One of the most palpable emotions evinced by nearly all UB's volunteers is the pride they feel in the university—no matter what their connection. Helene Blieberg is pleased “to be involved with something as vibrant as UB. There are so many exciting things going on, academically and otherwise.”
Michelle Rhodes's pride in being an alumna, as well as her pride in the caliber of students the engineering school generates, translates into her continued endeavors on behalf of the university. “Every year I'm amazed at the students' achievements, both academically and in the community. It's a pleasure and a joy to be involved with them.”
Al Tower feels similarly toward the school that gave him his degree. In 2004, Tower's peers recognized him by bestowing the Willis G. Gregory Award (named for the school's fourth dean and recognizing an outstanding pharmacist who personifies ideals of service and integrity). “I am proud to be a pharmacist who graduated from UB's pharmacy school, and I will continue to support its programs,” he says. Joseph Allen, recipient of an honorary SUNY doctor of science degree awarded at the engineering school's 2003 commencement, comments that while “an outsider, I'm taken by UB's efforts.
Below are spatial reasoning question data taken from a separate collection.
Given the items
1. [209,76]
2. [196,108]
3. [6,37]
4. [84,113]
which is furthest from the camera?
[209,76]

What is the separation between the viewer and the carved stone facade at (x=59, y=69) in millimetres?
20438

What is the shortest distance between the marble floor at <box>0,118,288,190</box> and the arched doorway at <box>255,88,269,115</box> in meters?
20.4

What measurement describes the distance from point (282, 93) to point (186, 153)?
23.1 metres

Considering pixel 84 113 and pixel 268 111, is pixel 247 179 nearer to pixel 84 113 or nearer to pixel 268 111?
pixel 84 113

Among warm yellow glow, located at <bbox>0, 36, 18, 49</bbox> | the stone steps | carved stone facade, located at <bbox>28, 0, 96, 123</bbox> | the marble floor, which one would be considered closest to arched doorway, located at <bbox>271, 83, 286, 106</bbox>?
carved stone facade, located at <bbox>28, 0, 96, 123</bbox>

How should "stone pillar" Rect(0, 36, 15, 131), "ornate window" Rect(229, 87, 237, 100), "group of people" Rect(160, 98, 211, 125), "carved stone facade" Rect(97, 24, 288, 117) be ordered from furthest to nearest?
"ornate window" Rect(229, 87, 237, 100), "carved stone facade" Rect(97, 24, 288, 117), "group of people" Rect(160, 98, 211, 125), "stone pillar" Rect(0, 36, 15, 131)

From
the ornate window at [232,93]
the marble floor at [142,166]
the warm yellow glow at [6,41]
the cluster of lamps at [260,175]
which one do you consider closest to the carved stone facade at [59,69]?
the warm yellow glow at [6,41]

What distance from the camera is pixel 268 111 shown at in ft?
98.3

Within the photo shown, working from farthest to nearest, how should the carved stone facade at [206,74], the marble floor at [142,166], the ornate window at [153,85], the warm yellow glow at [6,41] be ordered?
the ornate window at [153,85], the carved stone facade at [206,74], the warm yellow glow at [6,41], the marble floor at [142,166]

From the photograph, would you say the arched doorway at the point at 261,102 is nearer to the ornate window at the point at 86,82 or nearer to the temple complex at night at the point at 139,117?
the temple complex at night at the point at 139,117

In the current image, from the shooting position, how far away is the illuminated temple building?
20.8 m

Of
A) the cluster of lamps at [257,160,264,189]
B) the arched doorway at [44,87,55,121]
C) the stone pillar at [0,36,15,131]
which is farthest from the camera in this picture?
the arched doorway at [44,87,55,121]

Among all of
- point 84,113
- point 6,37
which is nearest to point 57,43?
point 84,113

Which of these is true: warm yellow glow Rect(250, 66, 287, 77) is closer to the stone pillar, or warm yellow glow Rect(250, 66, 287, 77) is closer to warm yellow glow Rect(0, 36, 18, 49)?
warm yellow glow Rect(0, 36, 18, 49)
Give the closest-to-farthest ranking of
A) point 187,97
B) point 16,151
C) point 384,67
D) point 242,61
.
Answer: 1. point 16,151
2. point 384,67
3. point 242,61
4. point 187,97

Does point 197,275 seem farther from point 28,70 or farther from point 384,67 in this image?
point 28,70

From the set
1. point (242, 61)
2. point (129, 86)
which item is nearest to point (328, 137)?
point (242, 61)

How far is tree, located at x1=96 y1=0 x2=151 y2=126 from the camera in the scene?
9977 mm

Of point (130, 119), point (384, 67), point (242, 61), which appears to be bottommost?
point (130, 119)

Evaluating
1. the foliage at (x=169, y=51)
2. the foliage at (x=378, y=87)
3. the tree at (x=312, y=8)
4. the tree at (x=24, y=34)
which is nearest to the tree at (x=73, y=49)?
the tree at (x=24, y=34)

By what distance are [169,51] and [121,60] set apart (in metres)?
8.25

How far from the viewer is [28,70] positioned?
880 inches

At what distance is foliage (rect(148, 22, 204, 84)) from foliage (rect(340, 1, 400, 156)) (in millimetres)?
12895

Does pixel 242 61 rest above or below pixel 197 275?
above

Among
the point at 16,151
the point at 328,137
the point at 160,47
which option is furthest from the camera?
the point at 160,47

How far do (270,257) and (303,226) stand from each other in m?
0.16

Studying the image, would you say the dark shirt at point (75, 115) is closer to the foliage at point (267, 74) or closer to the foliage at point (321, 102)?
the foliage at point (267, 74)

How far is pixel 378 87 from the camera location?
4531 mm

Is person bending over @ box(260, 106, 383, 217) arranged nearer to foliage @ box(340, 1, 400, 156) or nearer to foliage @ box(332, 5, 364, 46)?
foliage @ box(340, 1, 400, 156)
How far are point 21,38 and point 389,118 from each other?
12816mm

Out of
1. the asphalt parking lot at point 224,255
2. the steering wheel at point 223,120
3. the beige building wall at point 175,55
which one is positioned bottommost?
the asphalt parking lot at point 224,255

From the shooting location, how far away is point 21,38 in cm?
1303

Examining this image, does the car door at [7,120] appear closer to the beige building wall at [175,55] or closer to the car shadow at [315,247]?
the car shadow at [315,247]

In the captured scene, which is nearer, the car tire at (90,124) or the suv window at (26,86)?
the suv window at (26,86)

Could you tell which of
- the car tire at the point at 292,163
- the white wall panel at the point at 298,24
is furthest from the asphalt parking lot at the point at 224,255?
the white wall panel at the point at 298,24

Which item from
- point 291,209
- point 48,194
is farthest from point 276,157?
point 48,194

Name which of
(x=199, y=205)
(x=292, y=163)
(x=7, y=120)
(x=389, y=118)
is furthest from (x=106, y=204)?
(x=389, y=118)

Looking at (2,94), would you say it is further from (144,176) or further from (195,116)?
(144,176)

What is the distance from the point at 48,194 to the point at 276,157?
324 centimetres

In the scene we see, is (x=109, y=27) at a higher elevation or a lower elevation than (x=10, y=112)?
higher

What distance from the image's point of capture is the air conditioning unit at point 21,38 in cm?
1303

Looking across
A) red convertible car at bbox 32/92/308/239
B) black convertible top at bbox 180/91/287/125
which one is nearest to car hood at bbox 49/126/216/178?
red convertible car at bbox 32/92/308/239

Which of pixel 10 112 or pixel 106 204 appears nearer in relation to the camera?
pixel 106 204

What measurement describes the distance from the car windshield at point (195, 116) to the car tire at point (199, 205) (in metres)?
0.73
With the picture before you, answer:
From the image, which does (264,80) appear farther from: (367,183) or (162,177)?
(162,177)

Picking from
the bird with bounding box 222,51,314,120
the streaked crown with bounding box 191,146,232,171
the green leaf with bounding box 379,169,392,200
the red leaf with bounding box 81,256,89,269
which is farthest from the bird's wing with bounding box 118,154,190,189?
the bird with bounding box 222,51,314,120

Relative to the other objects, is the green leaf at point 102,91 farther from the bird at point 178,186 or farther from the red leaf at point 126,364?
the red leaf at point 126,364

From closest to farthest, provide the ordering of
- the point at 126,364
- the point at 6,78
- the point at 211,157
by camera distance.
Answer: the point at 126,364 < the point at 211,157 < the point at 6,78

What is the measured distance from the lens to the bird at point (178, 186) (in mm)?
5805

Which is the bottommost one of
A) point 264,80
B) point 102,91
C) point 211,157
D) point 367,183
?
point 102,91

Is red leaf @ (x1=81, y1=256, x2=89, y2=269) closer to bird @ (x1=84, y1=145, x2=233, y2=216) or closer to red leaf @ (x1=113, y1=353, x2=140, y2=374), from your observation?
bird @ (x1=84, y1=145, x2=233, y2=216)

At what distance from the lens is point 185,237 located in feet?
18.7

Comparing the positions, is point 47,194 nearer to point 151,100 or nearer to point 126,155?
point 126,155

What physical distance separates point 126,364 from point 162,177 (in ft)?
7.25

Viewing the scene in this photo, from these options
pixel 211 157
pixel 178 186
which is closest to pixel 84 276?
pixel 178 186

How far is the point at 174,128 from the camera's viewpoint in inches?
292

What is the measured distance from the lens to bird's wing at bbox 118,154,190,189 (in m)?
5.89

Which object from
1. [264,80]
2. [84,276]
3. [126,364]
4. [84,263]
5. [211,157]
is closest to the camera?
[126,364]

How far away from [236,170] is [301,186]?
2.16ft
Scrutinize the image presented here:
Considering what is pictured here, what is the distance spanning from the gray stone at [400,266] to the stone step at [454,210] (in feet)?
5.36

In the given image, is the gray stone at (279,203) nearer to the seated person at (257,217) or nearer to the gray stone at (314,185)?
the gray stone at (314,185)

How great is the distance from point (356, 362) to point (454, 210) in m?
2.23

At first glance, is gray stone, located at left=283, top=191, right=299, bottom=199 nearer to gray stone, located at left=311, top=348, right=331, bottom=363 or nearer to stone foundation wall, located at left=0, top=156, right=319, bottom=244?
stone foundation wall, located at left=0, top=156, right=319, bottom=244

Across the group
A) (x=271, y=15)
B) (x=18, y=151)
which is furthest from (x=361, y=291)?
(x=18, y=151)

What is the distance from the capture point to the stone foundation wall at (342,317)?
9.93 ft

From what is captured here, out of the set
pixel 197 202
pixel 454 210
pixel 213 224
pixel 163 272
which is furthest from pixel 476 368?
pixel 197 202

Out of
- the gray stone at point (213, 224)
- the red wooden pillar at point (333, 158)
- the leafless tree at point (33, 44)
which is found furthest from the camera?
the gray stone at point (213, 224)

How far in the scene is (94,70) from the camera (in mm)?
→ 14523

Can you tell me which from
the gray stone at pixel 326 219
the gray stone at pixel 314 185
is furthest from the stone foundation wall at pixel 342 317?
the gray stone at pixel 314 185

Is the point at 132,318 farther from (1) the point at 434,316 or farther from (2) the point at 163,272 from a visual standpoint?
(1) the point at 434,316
I like its mission, and I've noted over the years that UB has improved in nearly every measure and continues to do so.”
The university's movement upward, particularly in measures of academic excellence, is helped immensely by the work of its volunteers, says UB's president, John Simpson. “Collectively, these individuals illustrate the broad spectrum of meaningful service to the university, from helping us to recruit and retain the best and brightest faculty and students to furthering our community outreach initiatives. By sharing their support and expertise, these volunteers have an impact that extends far beyond the boundaries of our campus—by supporting UB's mission, they in turn advance our commitment to the greater public good.”
Grace A. Lazzara is a freelance writer based in Buffalo.